Go through the lines below and repeat each one exactly, skipping pictures.
--*--
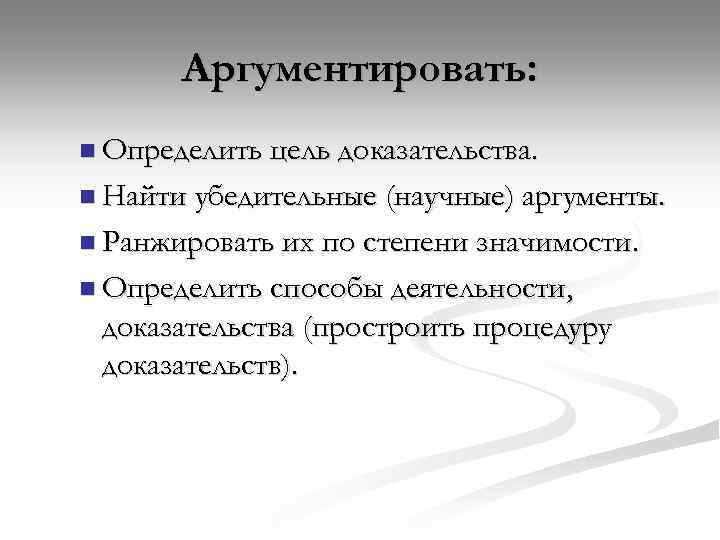 Аргументировать:

■ Определить цель доказательства.
■ Найти убедительные (научные) аргументы.
■ Ранжировать их по степени значимости.
■ Определить способы деятельности, доказательства (простроить процедуру доказательств).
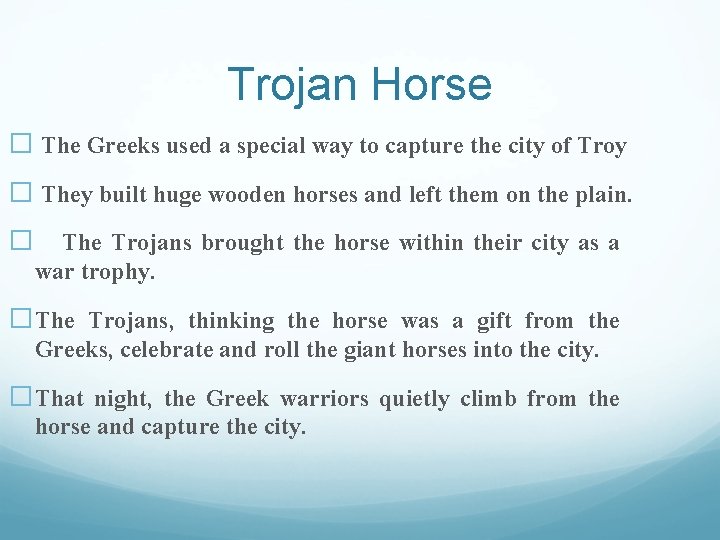 Trojan Horse

□ The Greeks used a special way to capture the city of Troy

□ They built huge wooden horses and left them on the plain.

□ The Trojans brought the horse within their city as a war trophy.

□ The Trojans, thinking the horse was a gift from the Greeks, celebrate and roll the giant horses into the city.

□ That night, the Greek warriors quietly climb from the horse and capture the city.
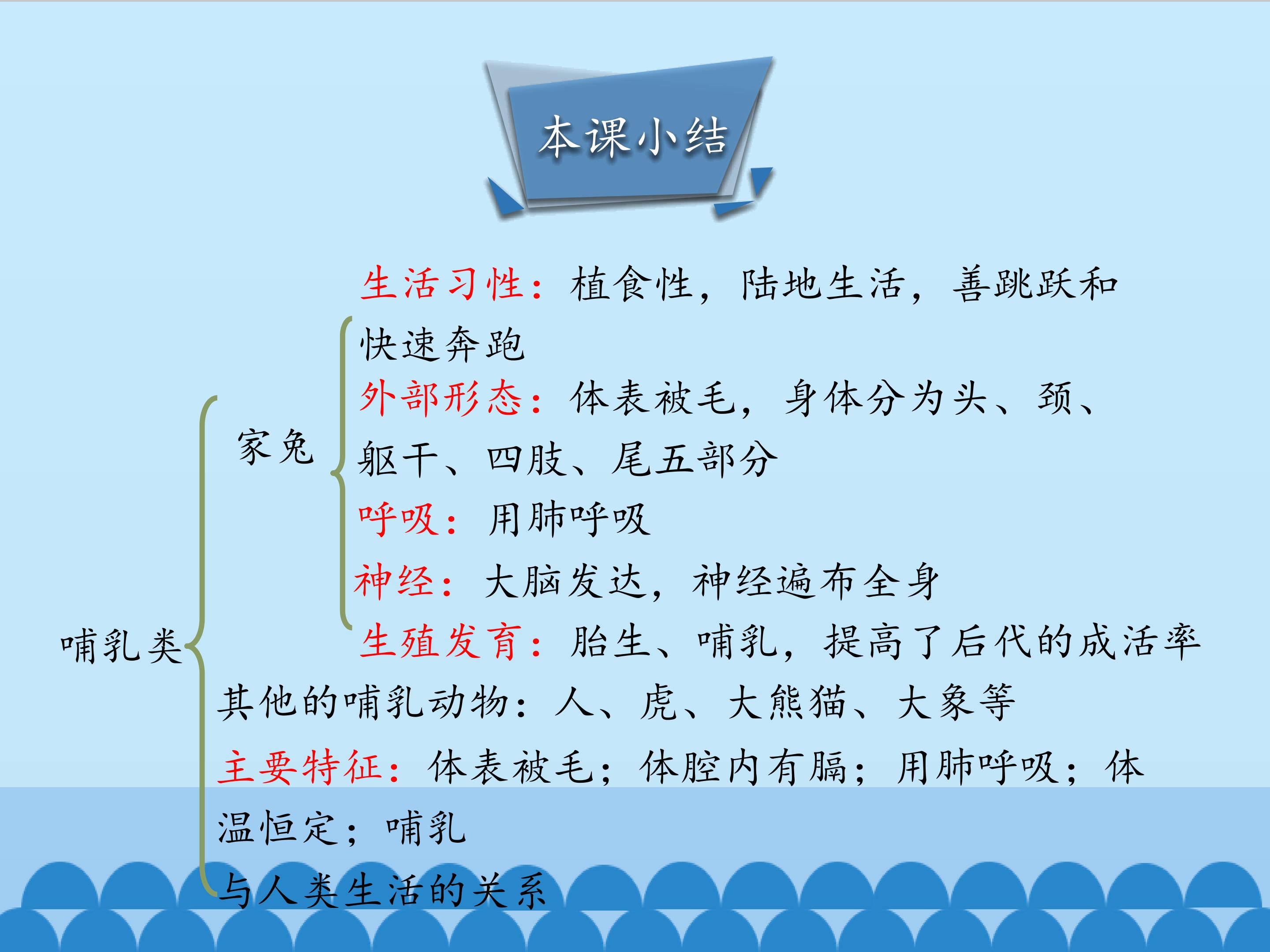 本课小结

哺乳类

家兔

生活习性：植食性，陆地生活，善跳跃和快速奔跑

外部形态：体表被毛，身体分为头、颈、躯干、四肢、尾五部分

呼吸：用肺呼吸

神经：大脑发达，神经遍布全身

生殖发育：胎生、哺乳，提高了后代的成活率

其他的哺乳动物：人、虎、大熊猫、大象等

主要特征：体表被毛；体腔内有膈；用肺呼吸；体温恒定；哺乳

与人类生活的关系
--*--
Response to this exercise:
 Аргументировать:

■ Определить цель доказательства.
■ Найти убедительные (научные) аргументы.
■ Ранжировать их по степени значимости.
■ Определить способы деятельности, доказательства (простроить процедуру доказательств).
 Trojan Horse

□ The Greeks used a special way to capture the city of Troy

□ They built huge wooden horses and left them on the plain.

□ The Trojans brought the horse within their city as a war trophy.

□ The Trojans, thinking the horse was a gift from the Greeks, celebrate and roll the giant horses into the city.

□ That night, the Greek warriors quietly climb from the horse and capture the city.
 本课小结

哺乳类

家兔

生活习性：植食性，陆地生活，善跳跃和快速奔跑

外部形态：体表被毛，身体分为头、颈、躯干、四肢、尾五部分

呼吸：用肺呼吸

神经：大脑发达，神经遍布全身

生殖发育：胎生、哺乳，提高了后代的成活率

其他的哺乳动物：人、虎、大熊猫、大象等

主要特征：体表被毛；体腔内有膈；用肺呼吸；体温恒定；哺乳

与人类生活的关系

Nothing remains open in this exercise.